→ **Extracted information**
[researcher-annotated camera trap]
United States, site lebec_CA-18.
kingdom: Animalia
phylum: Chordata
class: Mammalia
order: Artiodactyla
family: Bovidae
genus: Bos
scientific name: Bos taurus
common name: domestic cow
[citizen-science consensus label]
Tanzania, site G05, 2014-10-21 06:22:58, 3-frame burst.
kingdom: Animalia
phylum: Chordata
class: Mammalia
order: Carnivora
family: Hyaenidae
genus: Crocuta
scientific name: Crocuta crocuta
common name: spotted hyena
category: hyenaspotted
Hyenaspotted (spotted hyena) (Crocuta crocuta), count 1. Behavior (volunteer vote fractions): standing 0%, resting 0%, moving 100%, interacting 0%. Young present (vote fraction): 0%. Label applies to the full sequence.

→ **Directions**
Give back every line of the listing where the word "site" shows up.

→ **Result below**
United States, site lebec_CA-18.
Tanzania, site G05, 2014-10-21 06:22:58, 3-frame burst.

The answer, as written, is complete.